Update the items below by replacing every "furthest" with "farthest" and leaving all other text unchanged.

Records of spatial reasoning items

━━━━━━━━━━

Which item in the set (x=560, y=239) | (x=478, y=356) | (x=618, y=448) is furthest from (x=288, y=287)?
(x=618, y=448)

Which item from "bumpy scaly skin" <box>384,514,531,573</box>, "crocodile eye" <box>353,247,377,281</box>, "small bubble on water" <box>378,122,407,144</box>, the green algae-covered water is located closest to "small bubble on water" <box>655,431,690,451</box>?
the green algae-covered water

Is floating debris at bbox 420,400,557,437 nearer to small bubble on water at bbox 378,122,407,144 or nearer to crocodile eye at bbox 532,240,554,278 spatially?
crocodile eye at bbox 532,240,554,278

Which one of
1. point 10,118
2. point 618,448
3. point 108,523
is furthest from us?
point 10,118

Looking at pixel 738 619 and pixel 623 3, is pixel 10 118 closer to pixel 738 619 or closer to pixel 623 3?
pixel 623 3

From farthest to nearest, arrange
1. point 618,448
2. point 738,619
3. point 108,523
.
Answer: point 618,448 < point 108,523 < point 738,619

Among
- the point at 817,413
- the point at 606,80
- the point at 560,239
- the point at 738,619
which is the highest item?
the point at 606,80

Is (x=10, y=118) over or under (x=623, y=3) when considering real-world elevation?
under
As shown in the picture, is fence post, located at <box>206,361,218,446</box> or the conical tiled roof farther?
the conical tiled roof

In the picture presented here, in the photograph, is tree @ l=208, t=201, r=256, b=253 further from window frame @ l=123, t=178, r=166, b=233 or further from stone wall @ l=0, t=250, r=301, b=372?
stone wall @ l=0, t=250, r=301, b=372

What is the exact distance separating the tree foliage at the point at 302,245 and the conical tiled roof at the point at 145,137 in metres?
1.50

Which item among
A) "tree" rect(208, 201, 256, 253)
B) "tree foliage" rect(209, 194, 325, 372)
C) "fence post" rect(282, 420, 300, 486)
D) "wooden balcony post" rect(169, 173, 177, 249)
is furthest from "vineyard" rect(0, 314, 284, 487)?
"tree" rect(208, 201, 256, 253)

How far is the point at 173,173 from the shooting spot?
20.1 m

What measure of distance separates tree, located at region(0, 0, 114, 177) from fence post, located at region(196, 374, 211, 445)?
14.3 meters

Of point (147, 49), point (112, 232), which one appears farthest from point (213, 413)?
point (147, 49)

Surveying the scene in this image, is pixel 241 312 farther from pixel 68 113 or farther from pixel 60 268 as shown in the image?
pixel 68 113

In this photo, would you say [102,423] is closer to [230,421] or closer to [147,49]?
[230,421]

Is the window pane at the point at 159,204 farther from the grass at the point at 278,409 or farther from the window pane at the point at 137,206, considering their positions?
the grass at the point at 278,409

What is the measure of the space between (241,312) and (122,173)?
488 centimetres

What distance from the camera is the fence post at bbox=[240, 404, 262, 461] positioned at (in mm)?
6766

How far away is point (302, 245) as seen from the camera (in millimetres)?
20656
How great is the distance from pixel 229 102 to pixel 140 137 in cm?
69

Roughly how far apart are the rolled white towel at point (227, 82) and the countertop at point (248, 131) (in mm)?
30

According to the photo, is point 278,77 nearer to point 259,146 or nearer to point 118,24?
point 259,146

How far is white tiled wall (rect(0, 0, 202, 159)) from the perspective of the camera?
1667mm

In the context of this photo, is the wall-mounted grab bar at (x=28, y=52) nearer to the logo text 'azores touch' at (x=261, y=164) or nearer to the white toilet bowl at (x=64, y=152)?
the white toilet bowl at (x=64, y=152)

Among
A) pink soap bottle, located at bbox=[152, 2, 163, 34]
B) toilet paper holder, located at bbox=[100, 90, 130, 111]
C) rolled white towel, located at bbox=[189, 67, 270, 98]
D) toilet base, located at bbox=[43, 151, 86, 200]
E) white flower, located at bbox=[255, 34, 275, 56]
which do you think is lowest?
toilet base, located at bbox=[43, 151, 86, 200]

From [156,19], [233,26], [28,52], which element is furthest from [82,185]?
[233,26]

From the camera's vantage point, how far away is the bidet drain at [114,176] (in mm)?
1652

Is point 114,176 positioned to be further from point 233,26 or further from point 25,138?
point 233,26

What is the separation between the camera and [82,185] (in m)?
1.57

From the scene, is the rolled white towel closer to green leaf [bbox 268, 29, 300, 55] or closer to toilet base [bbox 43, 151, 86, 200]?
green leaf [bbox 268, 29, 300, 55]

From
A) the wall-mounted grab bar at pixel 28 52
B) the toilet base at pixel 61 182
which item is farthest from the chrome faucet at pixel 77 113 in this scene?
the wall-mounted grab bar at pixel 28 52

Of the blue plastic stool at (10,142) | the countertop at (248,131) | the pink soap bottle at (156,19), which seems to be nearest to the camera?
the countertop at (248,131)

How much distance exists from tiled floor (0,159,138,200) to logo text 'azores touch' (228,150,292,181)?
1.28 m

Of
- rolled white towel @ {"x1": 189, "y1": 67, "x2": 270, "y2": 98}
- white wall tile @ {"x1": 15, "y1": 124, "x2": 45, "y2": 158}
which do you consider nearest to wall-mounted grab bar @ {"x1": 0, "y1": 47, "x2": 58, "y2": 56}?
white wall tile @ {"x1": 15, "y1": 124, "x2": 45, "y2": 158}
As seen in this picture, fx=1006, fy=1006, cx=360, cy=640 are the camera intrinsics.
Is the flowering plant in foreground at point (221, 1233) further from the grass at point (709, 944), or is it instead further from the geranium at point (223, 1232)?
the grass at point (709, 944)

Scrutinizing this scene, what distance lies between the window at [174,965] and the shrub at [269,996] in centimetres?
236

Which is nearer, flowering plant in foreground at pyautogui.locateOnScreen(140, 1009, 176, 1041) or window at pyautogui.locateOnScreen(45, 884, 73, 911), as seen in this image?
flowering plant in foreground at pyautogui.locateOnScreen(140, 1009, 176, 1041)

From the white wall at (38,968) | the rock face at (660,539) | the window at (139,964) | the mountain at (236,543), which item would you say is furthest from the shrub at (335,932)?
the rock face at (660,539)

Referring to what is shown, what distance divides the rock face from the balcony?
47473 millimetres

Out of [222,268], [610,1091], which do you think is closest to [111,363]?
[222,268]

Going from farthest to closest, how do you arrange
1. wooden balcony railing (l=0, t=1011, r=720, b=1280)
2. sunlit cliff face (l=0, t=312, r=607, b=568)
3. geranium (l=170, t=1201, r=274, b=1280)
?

━━━━━━━━━━

OUTPUT OF THE TASK
Which item in the set (x=560, y=239) | (x=478, y=356) | (x=618, y=448) is farthest from (x=288, y=287)?
(x=618, y=448)

Which item from "bumpy scaly skin" <box>384,514,531,573</box>, "crocodile eye" <box>353,247,377,281</box>, "small bubble on water" <box>378,122,407,144</box>, the green algae-covered water is located closest to "small bubble on water" <box>655,431,690,451</box>?
the green algae-covered water

Is floating debris at bbox 420,400,557,437 nearer to small bubble on water at bbox 378,122,407,144 or nearer to crocodile eye at bbox 532,240,554,278 spatially?
crocodile eye at bbox 532,240,554,278

Which one of
1. point 10,118
2. point 618,448
3. point 108,523
is farthest from us?
point 10,118

Looking at pixel 738 619 and pixel 623 3, is pixel 10 118 closer to pixel 738 619 or closer to pixel 623 3?
pixel 623 3

From farthest to nearest, arrange
1. point 618,448
2. point 738,619
3. point 108,523
.
Answer: point 618,448 < point 108,523 < point 738,619

Among
- the point at 817,413
- the point at 606,80
- the point at 560,239
- the point at 738,619
which is the highest item?
the point at 606,80

Is (x=10, y=118) over or under (x=623, y=3) when considering real-world elevation?
under
As shown in the picture, is fence post, located at <box>206,361,218,446</box> or the conical tiled roof farther?
the conical tiled roof

In the picture presented here, in the photograph, is tree @ l=208, t=201, r=256, b=253 further from window frame @ l=123, t=178, r=166, b=233 or further from stone wall @ l=0, t=250, r=301, b=372?
stone wall @ l=0, t=250, r=301, b=372

What is the exact distance separating the tree foliage at the point at 302,245 and the conical tiled roof at the point at 145,137 in metres?
1.50

Which item among
A) "tree" rect(208, 201, 256, 253)
B) "tree foliage" rect(209, 194, 325, 372)
C) "fence post" rect(282, 420, 300, 486)
D) "wooden balcony post" rect(169, 173, 177, 249)
is farthest from "vineyard" rect(0, 314, 284, 487)?
"tree" rect(208, 201, 256, 253)

How far is the point at 173,173 from the shooting spot?
20.1 m

What measure of distance separates tree, located at region(0, 0, 114, 177) from fence post, located at region(196, 374, 211, 445)?
14.3 meters

Of point (147, 49), point (112, 232), which one appears farthest from point (213, 413)?
point (147, 49)

Surveying the scene in this image, is pixel 241 312 farther from pixel 68 113 or farther from pixel 60 268 as shown in the image?
pixel 68 113

In this photo, would you say [102,423] is closer to [230,421] or closer to [147,49]?
[230,421]

Is the window pane at the point at 159,204 farther from the grass at the point at 278,409 or farther from the window pane at the point at 137,206, considering their positions?
the grass at the point at 278,409

What is the measure of the space between (241,312) and (122,173)?
488 centimetres

What distance from the camera is the fence post at bbox=[240, 404, 262, 461] positioned at (in mm)?
6766

How far away is point (302, 245) as seen from the camera (in millimetres)?
20656
How great is the distance from pixel 229 102 to pixel 140 137 in cm?
69

Roughly how far apart are the rolled white towel at point (227, 82) and the countertop at point (248, 131) (in mm)?
30

According to the photo, is point 278,77 nearer to point 259,146 or nearer to point 118,24?
point 259,146

How far is white tiled wall (rect(0, 0, 202, 159)) from the perspective of the camera?
1667mm

In the context of this photo, is the wall-mounted grab bar at (x=28, y=52) nearer to the logo text 'azores touch' at (x=261, y=164) or nearer to the white toilet bowl at (x=64, y=152)?
the white toilet bowl at (x=64, y=152)

Among
A) pink soap bottle, located at bbox=[152, 2, 163, 34]
B) toilet paper holder, located at bbox=[100, 90, 130, 111]
C) rolled white towel, located at bbox=[189, 67, 270, 98]
D) toilet base, located at bbox=[43, 151, 86, 200]
E) white flower, located at bbox=[255, 34, 275, 56]
which do you think is lowest?
toilet base, located at bbox=[43, 151, 86, 200]

From [156,19], [233,26], [28,52], which element is farthest from [82,185]?
[233,26]

From the camera's vantage point, how far away is the bidet drain at [114,176] (in mm)?
1652

Is point 114,176 positioned to be further from point 233,26 or further from point 25,138?
point 233,26

What is the separation between the camera and [82,185] (in m)?
1.57

From the scene, is the rolled white towel closer to green leaf [bbox 268, 29, 300, 55] or closer to toilet base [bbox 43, 151, 86, 200]?
green leaf [bbox 268, 29, 300, 55]

From
A) the wall-mounted grab bar at pixel 28 52
B) the toilet base at pixel 61 182
which item is farthest from the chrome faucet at pixel 77 113 in this scene?
the wall-mounted grab bar at pixel 28 52

Of the blue plastic stool at (10,142) | the countertop at (248,131) | the pink soap bottle at (156,19), which seems to be nearest to the camera?
the countertop at (248,131)

How much distance exists from tiled floor (0,159,138,200) to logo text 'azores touch' (228,150,292,181)?
1.28 m

Of
- rolled white towel @ {"x1": 189, "y1": 67, "x2": 270, "y2": 98}
- white wall tile @ {"x1": 15, "y1": 124, "x2": 45, "y2": 158}
which do you consider nearest to wall-mounted grab bar @ {"x1": 0, "y1": 47, "x2": 58, "y2": 56}?
white wall tile @ {"x1": 15, "y1": 124, "x2": 45, "y2": 158}
As seen in this picture, fx=1006, fy=1006, cx=360, cy=640 are the camera intrinsics.
Is the flowering plant in foreground at point (221, 1233) further from the grass at point (709, 944), or is it instead further from the geranium at point (223, 1232)?
the grass at point (709, 944)

Scrutinizing this scene, what distance lies between the window at [174,965] and the shrub at [269,996] in centimetres?
236

Which is nearer, flowering plant in foreground at pyautogui.locateOnScreen(140, 1009, 176, 1041) or window at pyautogui.locateOnScreen(45, 884, 73, 911), as seen in this image?
flowering plant in foreground at pyautogui.locateOnScreen(140, 1009, 176, 1041)

From the white wall at (38,968) | the rock face at (660,539) | the window at (139,964) | the mountain at (236,543), which item would you say is farthest from the shrub at (335,932)?
the rock face at (660,539)

Referring to what is shown, what distance divides the rock face from the balcony?
47473 millimetres

Out of [222,268], [610,1091], which do you think is closest to [111,363]?
[222,268]

Going from farthest to closest, how do you arrange
1. wooden balcony railing (l=0, t=1011, r=720, b=1280)
2. sunlit cliff face (l=0, t=312, r=607, b=568)
3. geranium (l=170, t=1201, r=274, b=1280)
?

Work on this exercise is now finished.